## Selected extract:
= Beginning of Section =
The U.S. Constitution requires everyone living in the United States to be counted every ten years. The first census was in 1790, and since 1902 the U.S. Census Bureau has owned the daunting task of documenting individuals living in each American dwelling — now over 300 million people. In 2020, this awe-inspiring count will take place on April 1 — April Fool’s Day. Why does the census matter, and how should students be counted?
Census Results Impact State Funding and Political Power
“The numbers we get from the census impact federal funding, business investment, and our political representation — which is a big deal, and part of the origin of the census,” said Mallory Bateman, State Data Center Coordinator for the Kem C. Gardner Policy Institute.
“It’s critical for campus communities with a significant population of students to get a complete count of the students living there,” Bateman said. “When college students participate properly in the federal census, they help communities get their fair shares of federal funding.”
Census results play key roles in determining political representation. They decide the number of seats each state has in the U.S. Congress and the number of electoral votes each state is allocated. Census results are also used to draw district lines for city council districts and state congressional seats.
= End of Section =
## Supplied records:
= Beginning of Section =
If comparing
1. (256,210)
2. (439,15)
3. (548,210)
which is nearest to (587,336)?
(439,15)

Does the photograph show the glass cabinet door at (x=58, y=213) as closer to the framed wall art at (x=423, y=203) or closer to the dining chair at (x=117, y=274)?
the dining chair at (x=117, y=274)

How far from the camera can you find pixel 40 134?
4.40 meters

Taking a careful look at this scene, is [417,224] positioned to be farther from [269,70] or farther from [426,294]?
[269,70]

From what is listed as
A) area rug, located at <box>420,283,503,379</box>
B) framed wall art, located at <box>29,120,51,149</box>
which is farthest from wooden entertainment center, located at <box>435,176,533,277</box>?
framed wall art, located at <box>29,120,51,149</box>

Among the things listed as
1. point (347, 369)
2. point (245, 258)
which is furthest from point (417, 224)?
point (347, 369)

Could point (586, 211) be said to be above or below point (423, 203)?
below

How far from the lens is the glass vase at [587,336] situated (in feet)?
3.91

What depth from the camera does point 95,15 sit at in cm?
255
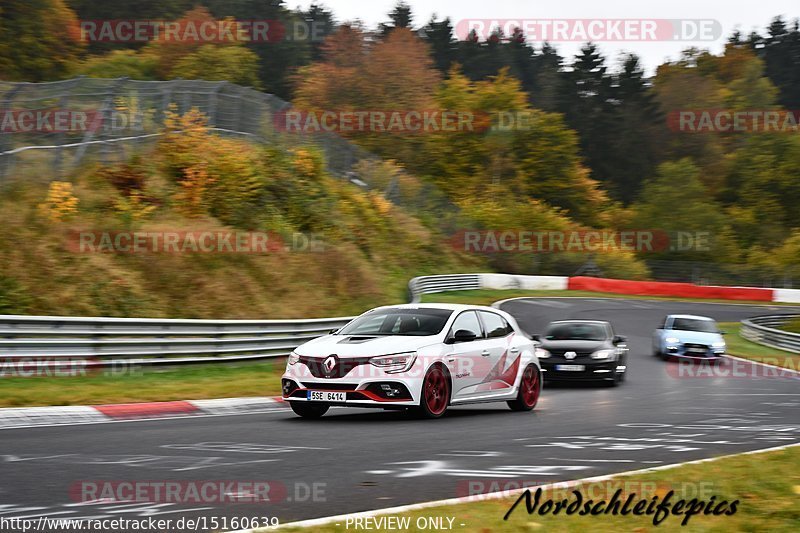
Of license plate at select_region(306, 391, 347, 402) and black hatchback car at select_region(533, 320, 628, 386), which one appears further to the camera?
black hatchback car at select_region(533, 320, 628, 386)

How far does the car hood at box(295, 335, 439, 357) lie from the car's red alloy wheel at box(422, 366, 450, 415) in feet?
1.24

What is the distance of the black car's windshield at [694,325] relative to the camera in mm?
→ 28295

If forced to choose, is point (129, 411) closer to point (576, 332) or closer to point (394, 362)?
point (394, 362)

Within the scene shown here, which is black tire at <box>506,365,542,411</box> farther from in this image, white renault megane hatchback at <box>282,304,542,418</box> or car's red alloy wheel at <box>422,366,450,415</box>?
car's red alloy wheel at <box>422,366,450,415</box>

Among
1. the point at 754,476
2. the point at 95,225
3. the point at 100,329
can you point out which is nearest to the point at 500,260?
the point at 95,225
= End of Section =
= Beginning of Section =
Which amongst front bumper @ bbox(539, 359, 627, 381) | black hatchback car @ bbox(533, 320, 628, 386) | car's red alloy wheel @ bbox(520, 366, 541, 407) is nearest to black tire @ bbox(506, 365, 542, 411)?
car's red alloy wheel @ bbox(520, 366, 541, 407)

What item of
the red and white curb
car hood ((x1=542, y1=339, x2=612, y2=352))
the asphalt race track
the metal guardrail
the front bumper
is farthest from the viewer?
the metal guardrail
= End of Section =
## Tasks to carry out:
a - According to the census text, since what year has the U.S. Census Bureau been responsible for counting the people living in each American dwelling?
b - Rewrite everything from "Census Results Impact" down to "Gardner Policy Institute." in the census text, replacing "business investment" with "private investment".
c - List every area that, in Mallory Bateman's quoted statement in the census text, the numbers from the census impact.

## Task responses:
a - Since 1902.

b -
Census Results Impact State Funding and Political Power
“The numbers we get from the census impact federal funding, private investment, and our political representation — which is a big deal, and part of the origin of the census,” said Mallory Bateman, State Data Center Coordinator for the Kem C. Gardner Policy Institute.

c - Federal funding, business investment, and political representation.